Acabou. Como é natural nas coisas, tudo acaba. É triste, mas também é bom. O que me deixa triste, aqui, é: e agora? Que relação terei com estas pessoas? Aqui e agora, se vêem as relações que foram criadas. Eu nunca acreditei muito em relações criadas a partir da escola, porquê? Porque normalmente, não existe a necessidade das pessoas se esforçarem pela relação, porquê? Porque amanhã é outro dia e tudo estará bem e estaremos juntos outra vez. Não há necessidade de marcar um café, ou um almoço, ou um encontro, nada. Não existe esse esforço, daí a levar as coisas a um estado de conforto dificilmente abdicável. E agora que as coisas acabaram? E agora que tem de haver esforço? Agora que há necessidade de estar com aquele fulano com quem me ria à brava?  É curioso e estúpido, estar a imaginar quem irá ligar a quem, para marcar não sei o quê. Quem terá a iniciativa? Quem não quererá saber de mais nada? É maravilhoso para mim pensar nessas possibilidades, provavelmente porque tenho tempo demais para pensar nessas coisas, ou provavelmente porque dou demasiado valor às pessoas com quem me relaciono.  Talvez por dar demasiada importância à amizade, é que fiquei sem amigos. Por ser demasiado exigente? Não sei.

What now? Para ser sincero, não sei. Vou tentar marcar o máximo de coisas possíveis com o máximo de pessoas possíveis. O trabalho começa e aperta, mas quando se quer, nada é impedimento. Mas e as outras pessoas, farão o mesmo esforço? Também não sei. Não sei com que contar. Porque tudo que tínhamos como assente, desapareceu: a escola. Se queremos uma nova “escola”, temos que a ser nós a criar. Não tem que ser da praxe, marcar este tipo de encontros. Detesto isso, as coisas têm que sair naturalmente.

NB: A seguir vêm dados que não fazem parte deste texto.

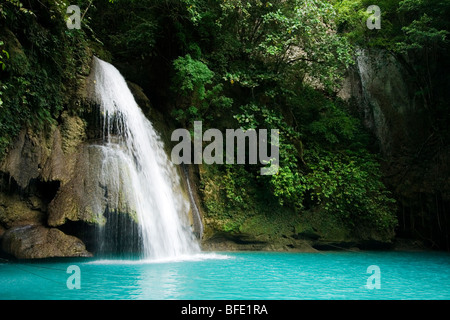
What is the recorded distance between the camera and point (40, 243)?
629 cm

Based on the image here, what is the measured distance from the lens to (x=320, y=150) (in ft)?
39.7

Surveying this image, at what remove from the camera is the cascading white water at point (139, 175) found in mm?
7320

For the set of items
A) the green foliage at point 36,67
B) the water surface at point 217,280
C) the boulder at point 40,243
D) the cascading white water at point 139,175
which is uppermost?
the green foliage at point 36,67

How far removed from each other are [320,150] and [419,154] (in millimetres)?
3427

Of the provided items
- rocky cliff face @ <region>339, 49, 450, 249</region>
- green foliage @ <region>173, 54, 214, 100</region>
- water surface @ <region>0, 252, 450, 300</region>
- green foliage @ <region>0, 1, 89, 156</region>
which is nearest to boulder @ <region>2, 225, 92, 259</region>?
water surface @ <region>0, 252, 450, 300</region>

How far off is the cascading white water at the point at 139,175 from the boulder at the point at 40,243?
0.95m

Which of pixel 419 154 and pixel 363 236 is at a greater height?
pixel 419 154

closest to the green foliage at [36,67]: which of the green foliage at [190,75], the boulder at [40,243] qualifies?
the boulder at [40,243]

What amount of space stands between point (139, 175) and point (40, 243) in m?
2.45

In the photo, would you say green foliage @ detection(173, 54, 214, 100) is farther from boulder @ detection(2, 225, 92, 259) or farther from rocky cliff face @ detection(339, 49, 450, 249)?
rocky cliff face @ detection(339, 49, 450, 249)

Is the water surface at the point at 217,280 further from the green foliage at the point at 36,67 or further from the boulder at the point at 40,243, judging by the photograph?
the green foliage at the point at 36,67

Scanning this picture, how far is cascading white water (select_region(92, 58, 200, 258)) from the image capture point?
7320 mm
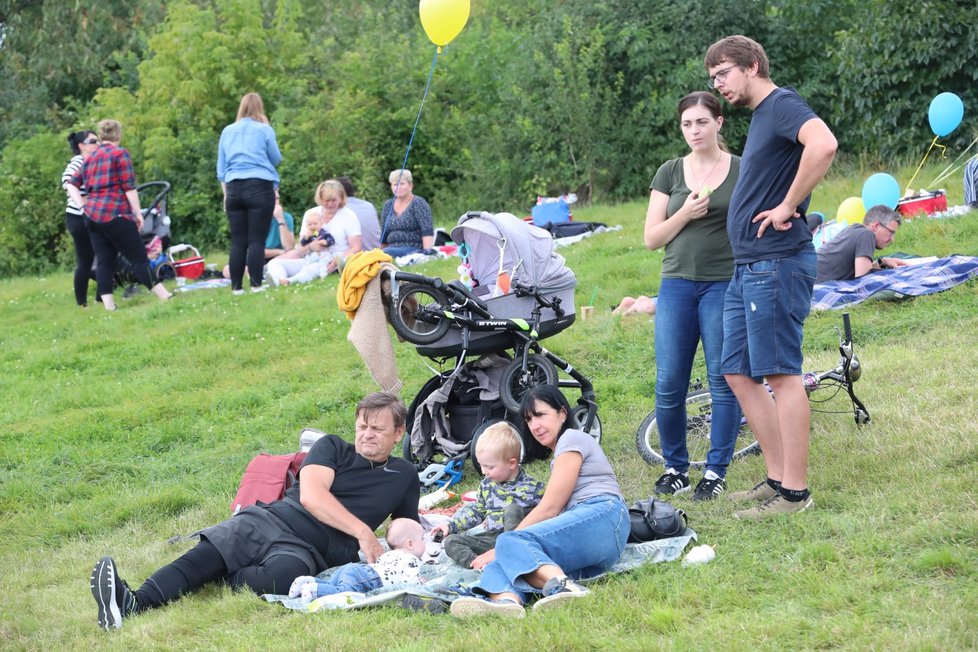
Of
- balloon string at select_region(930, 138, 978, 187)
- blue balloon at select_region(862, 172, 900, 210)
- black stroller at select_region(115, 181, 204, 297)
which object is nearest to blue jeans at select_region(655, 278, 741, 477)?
blue balloon at select_region(862, 172, 900, 210)

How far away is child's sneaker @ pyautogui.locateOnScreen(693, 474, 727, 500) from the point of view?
214 inches

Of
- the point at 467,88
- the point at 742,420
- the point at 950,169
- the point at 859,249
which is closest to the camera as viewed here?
the point at 742,420

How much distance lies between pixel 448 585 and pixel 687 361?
1.68m

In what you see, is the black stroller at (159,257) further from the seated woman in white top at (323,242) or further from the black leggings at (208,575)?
the black leggings at (208,575)

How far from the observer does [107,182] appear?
38.3ft

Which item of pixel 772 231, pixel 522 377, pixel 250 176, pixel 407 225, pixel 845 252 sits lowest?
pixel 522 377

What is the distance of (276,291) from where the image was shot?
12.0 metres

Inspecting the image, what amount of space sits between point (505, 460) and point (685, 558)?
3.09 ft

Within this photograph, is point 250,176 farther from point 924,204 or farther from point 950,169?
point 950,169

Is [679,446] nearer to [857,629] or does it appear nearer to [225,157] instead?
[857,629]

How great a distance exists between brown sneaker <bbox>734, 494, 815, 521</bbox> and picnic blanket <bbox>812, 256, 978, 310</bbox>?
13.2 feet

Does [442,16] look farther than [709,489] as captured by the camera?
Yes

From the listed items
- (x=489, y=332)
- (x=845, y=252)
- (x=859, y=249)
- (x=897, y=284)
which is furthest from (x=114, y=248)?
(x=897, y=284)

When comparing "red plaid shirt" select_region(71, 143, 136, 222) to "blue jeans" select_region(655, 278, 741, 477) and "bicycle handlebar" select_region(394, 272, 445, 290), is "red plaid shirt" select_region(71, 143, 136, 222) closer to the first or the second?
A: "bicycle handlebar" select_region(394, 272, 445, 290)
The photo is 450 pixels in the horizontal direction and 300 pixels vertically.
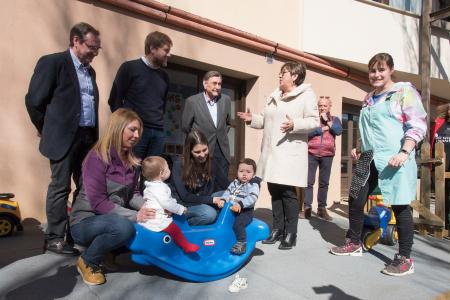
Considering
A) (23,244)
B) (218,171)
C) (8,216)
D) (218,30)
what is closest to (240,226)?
(218,171)

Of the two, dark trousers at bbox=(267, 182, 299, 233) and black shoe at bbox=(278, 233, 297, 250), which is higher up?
dark trousers at bbox=(267, 182, 299, 233)

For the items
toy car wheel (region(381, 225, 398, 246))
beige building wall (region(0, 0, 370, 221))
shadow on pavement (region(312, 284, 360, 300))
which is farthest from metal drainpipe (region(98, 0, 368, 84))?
shadow on pavement (region(312, 284, 360, 300))

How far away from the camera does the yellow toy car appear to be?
11.8 ft

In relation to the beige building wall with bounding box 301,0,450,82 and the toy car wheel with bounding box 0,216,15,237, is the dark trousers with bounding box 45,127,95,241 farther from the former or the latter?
the beige building wall with bounding box 301,0,450,82

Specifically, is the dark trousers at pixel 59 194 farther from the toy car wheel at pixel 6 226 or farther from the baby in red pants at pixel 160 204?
the toy car wheel at pixel 6 226

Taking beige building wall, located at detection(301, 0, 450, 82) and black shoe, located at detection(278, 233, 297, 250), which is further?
beige building wall, located at detection(301, 0, 450, 82)

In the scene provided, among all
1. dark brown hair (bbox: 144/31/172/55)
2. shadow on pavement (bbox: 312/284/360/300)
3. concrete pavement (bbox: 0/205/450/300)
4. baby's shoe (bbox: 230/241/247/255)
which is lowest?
shadow on pavement (bbox: 312/284/360/300)

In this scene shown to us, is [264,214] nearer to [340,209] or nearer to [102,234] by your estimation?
[340,209]

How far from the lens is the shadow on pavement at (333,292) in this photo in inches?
100

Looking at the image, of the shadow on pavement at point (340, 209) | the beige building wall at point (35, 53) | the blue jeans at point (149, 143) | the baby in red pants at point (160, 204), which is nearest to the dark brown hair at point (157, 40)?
the blue jeans at point (149, 143)

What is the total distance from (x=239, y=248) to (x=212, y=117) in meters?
1.46

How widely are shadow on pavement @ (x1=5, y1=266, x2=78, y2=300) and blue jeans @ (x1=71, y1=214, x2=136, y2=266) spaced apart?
0.67 feet

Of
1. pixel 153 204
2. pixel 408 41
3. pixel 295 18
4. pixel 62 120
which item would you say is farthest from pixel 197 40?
pixel 408 41

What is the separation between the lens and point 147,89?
3.57m
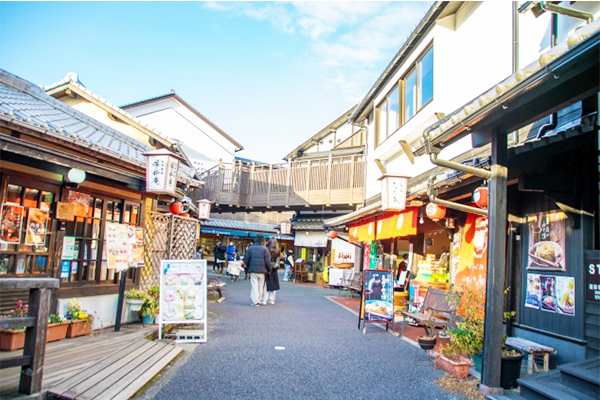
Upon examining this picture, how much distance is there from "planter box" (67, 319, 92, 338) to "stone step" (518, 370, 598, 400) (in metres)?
6.45

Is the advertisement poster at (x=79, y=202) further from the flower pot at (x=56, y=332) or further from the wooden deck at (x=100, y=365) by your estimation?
the wooden deck at (x=100, y=365)

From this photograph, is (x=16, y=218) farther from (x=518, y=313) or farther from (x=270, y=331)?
(x=518, y=313)

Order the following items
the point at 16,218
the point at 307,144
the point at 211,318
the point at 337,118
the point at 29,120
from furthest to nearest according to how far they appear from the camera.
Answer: the point at 307,144 < the point at 337,118 < the point at 211,318 < the point at 16,218 < the point at 29,120

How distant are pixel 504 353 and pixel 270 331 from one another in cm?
498

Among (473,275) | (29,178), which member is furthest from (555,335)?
(29,178)

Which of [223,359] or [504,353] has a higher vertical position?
[504,353]

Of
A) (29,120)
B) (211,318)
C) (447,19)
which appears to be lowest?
(211,318)

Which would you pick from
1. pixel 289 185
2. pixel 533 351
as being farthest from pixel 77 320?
pixel 289 185

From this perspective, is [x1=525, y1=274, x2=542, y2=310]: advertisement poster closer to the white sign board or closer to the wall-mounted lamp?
the white sign board

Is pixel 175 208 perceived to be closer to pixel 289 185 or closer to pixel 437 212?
pixel 437 212

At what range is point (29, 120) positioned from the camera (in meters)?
5.66

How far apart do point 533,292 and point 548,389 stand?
2637 millimetres

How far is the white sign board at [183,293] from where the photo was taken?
7699mm

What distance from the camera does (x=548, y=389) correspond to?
168 inches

Este tema, há já algum tempo queria abordar. Não por querer dar alguma dica aos meus colegas (digo “colegas”, por não lhe saber dar outro nome…) do género: pessoal, estou aqui sozinho, convidai-me para alguma coisa. Não preciso disso, eu costumo ter a iniciativa. Mas também por ter a certeza que pouquíssimos deles, vêm aqui ler o que escrevo, não por desconhecimento que escrevo, mas outra coisa qualquer. Para terminar, deixo-vos com esta frase:

“(…) se consideras, porém, “amigo” alguém em quem não confias tanto como em ti próprio, então cometes um erro grave e mostras não conhecer bem o significado da verdadeira amizade.” Cartas a Lucílio, Séneca

P.S: Para os que de facto lêem e que se sentiram incomodados:

Se de facto se sentem incomodados, é porque me consideram vosso amigo. Se tal é verdade, então, como vosso amigo que vocês consideram, compreendei e respeitai a minha opinião. Para os que não compreendem, então, provavelmente, não sou vosso amigo e, assim sendo, não têm nada com que se preocupar. 🙂

Read Full Post »

Hoje vivi uma situação desagradável. Daquelas que são perfeitamente evitáveis, mas, que pela força da estupidez humana, ocorrem. Foi-me dado um questionário para preencher. (o tema, para o caso não é importante, apenas é importante salientar que faz parte de um projecto final do curso de gestão) Aceitei-o e comecei a ler. Contudo, em menos de cinco minutos, estava-me a levantar da cadeira e, em plenos pulmões, no meio da biblioteca, disse, à pessoa que me tinha entregue: “isto é uma merda”. Bem, aqui começa a estupidez. Reconheço isso. Reconheço que não havia necessidade de incomodar as outras pessoas que por ali estavam. Mas reconheço que aquilo era uma merda. E porque é que tão infeliz questionário merece uma adjectivação tão pesada? Por possuir três características fantásticas:

  1. Perguntas redundantes.
  2. Perguntas contraditórias.
  3. Perguntas sem qualquer sentido.

Pois bem, o que me leva neste momento a escrever este post, não é propriamente o facto da pessoa que me entregou o questionário, ter ficado lixada comigo. Nem o facto de mais três pessoas terem a mesma opinião que eu. Nem mesmo a parte em que um colega meu tenta explicar o problema do questionário e o mesmo, automaticamente,  é-lhe arrancado das mãos. Não, o post não é sobre isso. É mais sobre a relação entre a crítica e o orgulho.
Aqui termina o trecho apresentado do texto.